My research interests are largely focused on understanding how, why, and where infectious diseases emerge, especially those that spread from animals to humans (zoonosis). Investigating these questions can help us then understand when the next outbreak may occur, so we can be better prepared to prevent the next one from becoming the next BIG one.

How does your research intersect with the field of precision health?
Our lab is interested in evaluating influenza vaccine distribution and overall efficacy throughout Michigan. We are very fortunate to have ongoing influenza and influenza vaccination research (for over a decade!) in our state, and using this rich longitudinal dataset, we hope that geospatial data, coupled with epidemiologic analyses, can provide us insight into potential sources of variation in vaccine efficacy from year to year.

How have Precision Health resources made a difference in your research?
I am very grateful for resources like Precision Health. Having high-quality health data can be difficult to acquire, let alone having spatial and/or temporal components linked to it. Infectious diseases, especially respiratory viruses like influenza, have the greatest opportunity to spread in high population density areas.

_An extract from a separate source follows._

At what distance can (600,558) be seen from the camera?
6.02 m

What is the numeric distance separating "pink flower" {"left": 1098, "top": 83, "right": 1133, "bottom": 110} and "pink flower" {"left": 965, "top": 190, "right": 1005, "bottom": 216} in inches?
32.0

Michigan Medicine covers the highest population density in the state, and really gives us a reliable source of high-resolution geolocation data.

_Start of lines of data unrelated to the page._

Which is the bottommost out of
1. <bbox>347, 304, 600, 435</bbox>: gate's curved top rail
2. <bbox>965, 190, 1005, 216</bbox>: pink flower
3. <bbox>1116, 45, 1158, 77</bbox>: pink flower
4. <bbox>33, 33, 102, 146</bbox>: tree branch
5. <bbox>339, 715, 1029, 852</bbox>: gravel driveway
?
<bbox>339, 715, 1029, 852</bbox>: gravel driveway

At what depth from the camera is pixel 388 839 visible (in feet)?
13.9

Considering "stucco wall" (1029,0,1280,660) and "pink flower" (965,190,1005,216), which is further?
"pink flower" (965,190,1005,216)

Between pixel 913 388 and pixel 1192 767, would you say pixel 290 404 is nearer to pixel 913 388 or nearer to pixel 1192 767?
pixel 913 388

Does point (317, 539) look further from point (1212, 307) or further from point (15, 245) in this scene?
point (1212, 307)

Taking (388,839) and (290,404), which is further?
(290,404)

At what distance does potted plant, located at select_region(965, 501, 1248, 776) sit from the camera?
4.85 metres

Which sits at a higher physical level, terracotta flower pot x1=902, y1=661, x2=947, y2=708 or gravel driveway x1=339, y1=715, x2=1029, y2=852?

Why is geolocation/SES data important to the study of infectious disease patterns and vaccination rates, and to health care in general?
Michigan is a diverse state in many regards. The unique characteristics of human populations (racial and ethnic makeups, income, and cultural identities) are among the most pertinent to infectious diseases and public health, especially because not all of Michigan is homogenous. Influenza rates, vaccination availability, adherence, and distribution by product all vary drastically across the state. We hope that by acquiring high-quality geolocated health metrics, we can better elucidate what is driving differences within groups in urban areas, as well as among groups in comparison to rural areas.

Anything you would like to add?
Our lab utilizes several sources of data to help answer complicated public health questions. We are interdisciplinary and have experts in virology, epidemiology, microbiology, and more. But what ties them all together is understanding the when and where of disease occurrence. This is where spatial data from Precision Health helps so much!